STORED RECORDS:
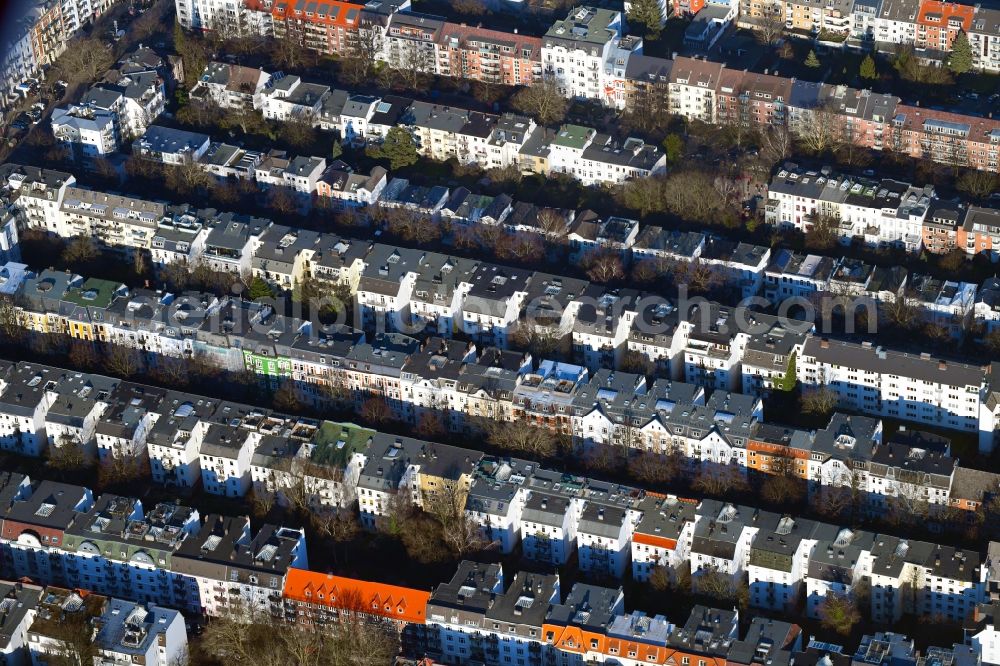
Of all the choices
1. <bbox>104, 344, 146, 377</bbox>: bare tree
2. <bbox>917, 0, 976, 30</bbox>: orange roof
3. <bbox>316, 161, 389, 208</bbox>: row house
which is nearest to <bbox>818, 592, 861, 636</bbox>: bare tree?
<bbox>104, 344, 146, 377</bbox>: bare tree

THE PROBLEM: Copy out the text of all the records above word for word, omitting the pictures.

TASK SOLUTION:
Of all the choices
1. <bbox>104, 344, 146, 377</bbox>: bare tree
2. <bbox>917, 0, 976, 30</bbox>: orange roof
3. <bbox>316, 161, 389, 208</bbox>: row house
which is nearest to <bbox>818, 592, 861, 636</bbox>: bare tree?
<bbox>104, 344, 146, 377</bbox>: bare tree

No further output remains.